Exercices:
• a. Recopiez le passage du texte sur BISO compris entre "Comme le rappelait" et "sur le Continent.", bornes incluses.
• b. Résumez le texte sur BISO en deux phrases.
• c. D'après le texte sur BISO, quel constat a conduit à la création de la Biennale ?

La nouvelle fait parler d’elle auprès des amateurs de sculpture africaine contemporaine ; BISO, la première Biennale Internationale de Sculpture de Ouagadougou se tiendra du 8 octobre au 15 novembre 2019. Pour en savoir plus sur cet événement, Estelle Onema, coordinatrice de BISO et Nyaba Léon Ouedraogo, co-fondateur de la Biennale, répondent aux questions de The Art Momentum.
Comme le rappelait une mémorable exposition au Musée du quai Branly-Jacques-Chirac en 2015 (1), l’Afrique a toujours eu ses « grands maîtres » en matière de sculpture traditionnelle. Aujourd’hui, ce sont les artistes contemporains qui, au travers de nouveaux imaginaires, se saisissent d’un savoir-faire artistique et technique ancestral, revisitant ainsi des esthétiques parfois un peu figées dans le temps. BISO, 1ère Biennale internationale dédiée à la Sculpture contemporaine en Afrique, a pour ambition de témoigner de la vitalité et de la créativité de cette scène forte d’un héritage culturel et spirituel aux multiples facettes. Considérer le monde d’un point de vue esthétique et politique par le biais de la sculpture, telle est l’ambition de cette nouvelle manifestation basée sur le Continent.
The Art Momentum : Le thème de cette première édition de BISO emprunte les mots du grand héros burkinabè Thomas Sankara : « Oser inventer l’avenir ». Pourriez-vous nous présenter BISO ? Comment avez-vous conçu cette Biennale, et quels sont les artistes qui y seront exposés ?
Nyaba Léon Ouedraogo : L’idée d’une Biennale est née de la rencontre entre Christophe Person et moi-même. L’idée est venue tout naturellement dans une discussion, alors que nous faisions le constat du peu d’espaces de visibilité pour la sculpture africaine. Nous avons donc décidé de créer une Biennale qui répondrait à ce besoin. BISO est ainsi née et s’est concrétisée il y a un an, lorsque nous avons lancé l’appel à candidature en ligne. Florence Conan et Estelle Onema nous avaient rejoints. Pour nous, le thème « Oser inventer l’avenir » permet d’inviter les artistes africains à répondre à un besoin crucial, à savoir, comment les artistes contemporains – souvent très jeunes – souhaitent représenter l’Afrique à travers la sculpture ?

Données fournies:
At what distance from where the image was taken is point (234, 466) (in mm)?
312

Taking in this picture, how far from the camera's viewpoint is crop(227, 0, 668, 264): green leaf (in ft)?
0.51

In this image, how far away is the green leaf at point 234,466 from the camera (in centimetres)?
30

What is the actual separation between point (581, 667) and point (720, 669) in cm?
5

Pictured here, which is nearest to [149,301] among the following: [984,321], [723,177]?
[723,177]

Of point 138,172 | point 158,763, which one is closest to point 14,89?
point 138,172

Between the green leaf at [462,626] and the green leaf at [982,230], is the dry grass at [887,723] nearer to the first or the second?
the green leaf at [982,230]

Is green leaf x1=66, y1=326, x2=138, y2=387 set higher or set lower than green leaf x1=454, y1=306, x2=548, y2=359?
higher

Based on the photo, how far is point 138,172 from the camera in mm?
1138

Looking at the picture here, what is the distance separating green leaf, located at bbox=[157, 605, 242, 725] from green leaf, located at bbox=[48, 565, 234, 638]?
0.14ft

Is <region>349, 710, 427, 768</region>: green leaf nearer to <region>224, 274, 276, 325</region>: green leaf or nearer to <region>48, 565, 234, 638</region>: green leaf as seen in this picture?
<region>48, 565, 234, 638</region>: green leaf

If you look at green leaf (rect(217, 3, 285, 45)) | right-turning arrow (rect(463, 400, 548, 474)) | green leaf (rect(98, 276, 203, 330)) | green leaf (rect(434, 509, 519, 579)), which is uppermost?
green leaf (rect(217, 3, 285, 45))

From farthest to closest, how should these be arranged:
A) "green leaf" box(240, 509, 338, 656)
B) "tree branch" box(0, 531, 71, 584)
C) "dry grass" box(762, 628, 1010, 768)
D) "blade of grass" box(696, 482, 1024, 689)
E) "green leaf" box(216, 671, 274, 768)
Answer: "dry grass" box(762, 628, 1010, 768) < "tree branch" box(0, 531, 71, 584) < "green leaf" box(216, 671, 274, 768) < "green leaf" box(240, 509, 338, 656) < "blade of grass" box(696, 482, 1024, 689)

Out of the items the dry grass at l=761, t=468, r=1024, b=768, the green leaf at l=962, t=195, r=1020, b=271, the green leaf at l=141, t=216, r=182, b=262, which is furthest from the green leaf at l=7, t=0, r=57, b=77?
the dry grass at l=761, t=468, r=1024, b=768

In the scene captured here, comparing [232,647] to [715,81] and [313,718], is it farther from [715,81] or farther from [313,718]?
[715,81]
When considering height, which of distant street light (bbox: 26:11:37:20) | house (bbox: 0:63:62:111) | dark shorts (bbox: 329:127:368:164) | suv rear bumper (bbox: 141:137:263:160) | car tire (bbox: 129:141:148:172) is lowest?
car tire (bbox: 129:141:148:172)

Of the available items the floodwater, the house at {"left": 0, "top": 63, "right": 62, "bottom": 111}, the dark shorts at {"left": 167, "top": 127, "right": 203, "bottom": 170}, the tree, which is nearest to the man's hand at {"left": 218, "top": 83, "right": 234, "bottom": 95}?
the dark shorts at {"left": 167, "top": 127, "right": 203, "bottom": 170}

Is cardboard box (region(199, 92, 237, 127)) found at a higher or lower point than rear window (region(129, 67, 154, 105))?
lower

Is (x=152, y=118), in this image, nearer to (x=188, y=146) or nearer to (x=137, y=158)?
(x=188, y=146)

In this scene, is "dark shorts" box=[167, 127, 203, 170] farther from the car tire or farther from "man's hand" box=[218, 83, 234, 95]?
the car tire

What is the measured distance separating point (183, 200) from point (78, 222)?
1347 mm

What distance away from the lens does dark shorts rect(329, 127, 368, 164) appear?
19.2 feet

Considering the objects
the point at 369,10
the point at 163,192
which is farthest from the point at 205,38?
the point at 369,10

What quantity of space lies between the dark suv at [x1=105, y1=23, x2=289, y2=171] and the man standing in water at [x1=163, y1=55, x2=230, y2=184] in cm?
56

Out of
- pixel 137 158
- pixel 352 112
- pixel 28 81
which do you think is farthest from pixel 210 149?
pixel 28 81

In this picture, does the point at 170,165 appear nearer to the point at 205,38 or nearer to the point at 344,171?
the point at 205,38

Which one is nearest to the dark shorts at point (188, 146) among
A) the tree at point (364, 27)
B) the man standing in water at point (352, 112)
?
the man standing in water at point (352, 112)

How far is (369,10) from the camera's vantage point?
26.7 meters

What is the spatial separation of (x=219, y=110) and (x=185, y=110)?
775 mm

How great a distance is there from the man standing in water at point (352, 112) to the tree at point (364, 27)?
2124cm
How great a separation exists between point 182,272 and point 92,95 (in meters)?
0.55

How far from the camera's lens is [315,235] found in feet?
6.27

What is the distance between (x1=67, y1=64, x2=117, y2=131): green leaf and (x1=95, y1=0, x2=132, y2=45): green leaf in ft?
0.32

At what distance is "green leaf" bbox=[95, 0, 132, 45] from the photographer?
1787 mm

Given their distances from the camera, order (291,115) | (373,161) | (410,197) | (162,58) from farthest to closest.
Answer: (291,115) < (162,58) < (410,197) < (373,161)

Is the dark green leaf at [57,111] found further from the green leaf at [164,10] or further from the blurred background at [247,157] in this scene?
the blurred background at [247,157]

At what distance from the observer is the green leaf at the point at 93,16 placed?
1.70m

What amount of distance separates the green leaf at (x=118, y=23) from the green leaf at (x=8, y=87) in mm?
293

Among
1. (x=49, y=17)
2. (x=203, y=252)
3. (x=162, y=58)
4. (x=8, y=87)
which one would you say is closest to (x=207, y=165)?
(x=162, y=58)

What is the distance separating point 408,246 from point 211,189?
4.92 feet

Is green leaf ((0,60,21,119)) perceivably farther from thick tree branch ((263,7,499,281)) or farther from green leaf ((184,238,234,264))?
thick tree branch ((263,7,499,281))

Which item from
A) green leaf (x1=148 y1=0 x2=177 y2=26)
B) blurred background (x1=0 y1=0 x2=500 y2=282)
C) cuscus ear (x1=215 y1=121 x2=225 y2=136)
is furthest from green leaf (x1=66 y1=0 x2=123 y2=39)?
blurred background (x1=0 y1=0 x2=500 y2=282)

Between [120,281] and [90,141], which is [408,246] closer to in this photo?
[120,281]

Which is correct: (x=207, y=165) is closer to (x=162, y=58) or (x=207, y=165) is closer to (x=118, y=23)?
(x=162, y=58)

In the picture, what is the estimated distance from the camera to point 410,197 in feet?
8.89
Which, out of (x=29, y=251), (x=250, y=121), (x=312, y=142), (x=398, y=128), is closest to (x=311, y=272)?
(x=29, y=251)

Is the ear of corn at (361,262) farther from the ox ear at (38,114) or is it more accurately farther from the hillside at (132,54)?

Résultats attendus:
• a.
Comme le rappelait une mémorable exposition au Musée du quai Branly-Jacques-Chirac en 2015 (1), l’Afrique a toujours eu ses « grands maîtres » en matière de sculpture traditionnelle. Aujourd’hui, ce sont les artistes contemporains qui, au travers de nouveaux imaginaires, se saisissent d’un savoir-faire artistique et technique ancestral, revisitant ainsi des esthétiques parfois un peu figées dans le temps. BISO, 1ère Biennale internationale dédiée à la Sculpture contemporaine en Afrique, a pour ambition de témoigner de la vitalité et de la créativité de cette scène forte d’un héritage culturel et spirituel aux multiples facettes. Considérer le monde d’un point de vue esthétique et politique par le biais de la sculpture, telle est l’ambition de cette nouvelle manifestation basée sur le Continent.

• b. BISO, première Biennale Internationale de Sculpture de Ouagadougou, se tiendra du 8 octobre au 15 novembre 2019 pour témoigner de la vitalité et de la créativité de la scène de la sculpture contemporaine en Afrique. Née d'une rencontre entre Nyaba Léon Ouedraogo et Christophe Person, qui constataient le peu d'espaces de visibilité pour la sculpture africaine, elle a pour thème « Oser inventer l'avenir », emprunté à Thomas Sankara.

• c. Le peu d'espaces de visibilité pour la sculpture africaine.